Skip to content

schelian/python_project_template

Folders and files

NameName
Last commit message
Last commit date

Latest commit

 

History

14 Commits
 
 
 
 
 
 
 
 
 
 
 
 
 
 
 
 
 
 
 
 

Repository files navigation

What is this

This repository serves as a template/demonstration on how to make code easy for others to use--build, run and examine outputs.

This demonstration is focused on machine learning. However, feel free to adapt this to other data intensive applications (e.g., simulation, optimization, big data, etc.).

  • Config files are stored in ./config.
    • Using config files is optional but helps with reproducability (you can check new YAML files, compare them, etc.)
  • Data is loaded from ./data/<dataset>
  • Results are written to ./models/<dataset>/<model>
  • Source code is in ./src.
    • ./src/data has code for data processing
    • ./src/models has code for machine learning
  • Other files (environment.yml, Dockerfile, etc.) are for setup

The repo. also has some tutorial material on conda, pandas, sklearn, docker, etc. Feel free to ignore those for other applications. See sections with "TUTORIAL/reference" below for more details.

More details (read only once or when referring back)

Documentation makes sure your code can be build, run and understood by others.

Keep this question in mind when you write a README.md: "If I was on vacation or sick, can my colleague/co-worker build and run my code?"

More specifically, at a minimum cover the following points in a README.md.

  1. How to build the code including any installation of libraries, conda environments, etc.

* [EXERCISES]:
1. Rewrite the project template README between "This repository serves" and "big data, etc.).", inclusive, putting "example" in place of "demonstration".
2. Extend the project template README beyond its final line.

* [SUPPLIED INFORMATION]:

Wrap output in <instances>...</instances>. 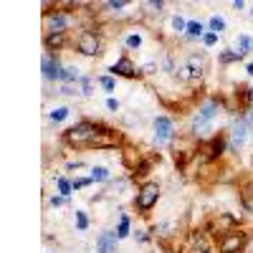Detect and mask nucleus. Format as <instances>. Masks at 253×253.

* [ANSWERS FOR THE TASKS]:
1.
This repository serves as a template/example on how to make code easy for others to use--build, run and examine outputs.

This example is focused on machine learning. However, feel free to adapt this to other data intensive applications (e.g., simulation, optimization, big data, etc.).

2.
  2. How to run the code with different datasets or parameters
  3. How to examine the results
  4. EXTRA but good to have: expected output and time to run each step
  5. EXTRA EXTRA: how to extend the code for new datasets, parameters, models, etc. See "How to go further" below.
  6. EXTRA EXTRA EXTRA: What calls, what, etc. The format of datasets and parameters can also be described.

One time setup

Conda simplifies python package management and environment isolation. It lets you easily install packages and avoid conflicts across projects; it also make projects more reproducible/portable.

This will set up a conda environment.

conda env create -f environment.yml -n python_project_template

Everytime setup and cleanup

This will activate the conda environment.

conda activate python_project_template

The terminal prompt will have the python_project_template as a prefix like so: (python_project_template) username@machineName:directoryName$

Do this when done: This will deactivate the conda environment.

conda deactivate

python_project_template should remove itself from the prompt like so: (base) username@machineName:directoryName$

Updating the conda environment file: Do this when you install a new package.

conda env export --no-builds > environment.yml

Running

Overview

  1. Data setup/preprocessing
  2. Training
  3. Testing
  4. Examining results

Data setup/preprocessing

Split data into training and testing splits.

This reads from data/<dataset>/raw and writes to data/<dataset>/processed (X_train, y_train, etc.).

cd src/data
python preprocess_data.py

Training

Run the training, training.py.

This reads from data/<dataset>/processed (X_train, y_train, etc.) and writes to models/<dataset>/<model> (y_train_pred.csv, etc.)

This should take less than 2 minutes on laptop purchased within the last few years of 2025.

To change the dataset, use the --dataset option.
To use a config file, use the --config option.

cd src/models

python training.py
# different dataset
# python training.py --dataset="pima"
#
# different algorithm
# python training.py --model=knn
#
# using config files
# python training.py --config ../../config/iris_decision_tree.yaml
#
# how to generate a sample config file: python training.py --print_config > sample_config.yaml 
#
# you can also do python training.py --help

Testing

Run the testing, testing.py.

This reads from data/<dataset>/processed (X_test, y_test, etc.) and writes to models/<dataset>/<model> (y_test_pred.csv, etc.).

This should take less than 2 minutes on laptop purchased within the last few years of 2025.

To change the dataset, use the --dataset option.
To use a config file, use the --config option.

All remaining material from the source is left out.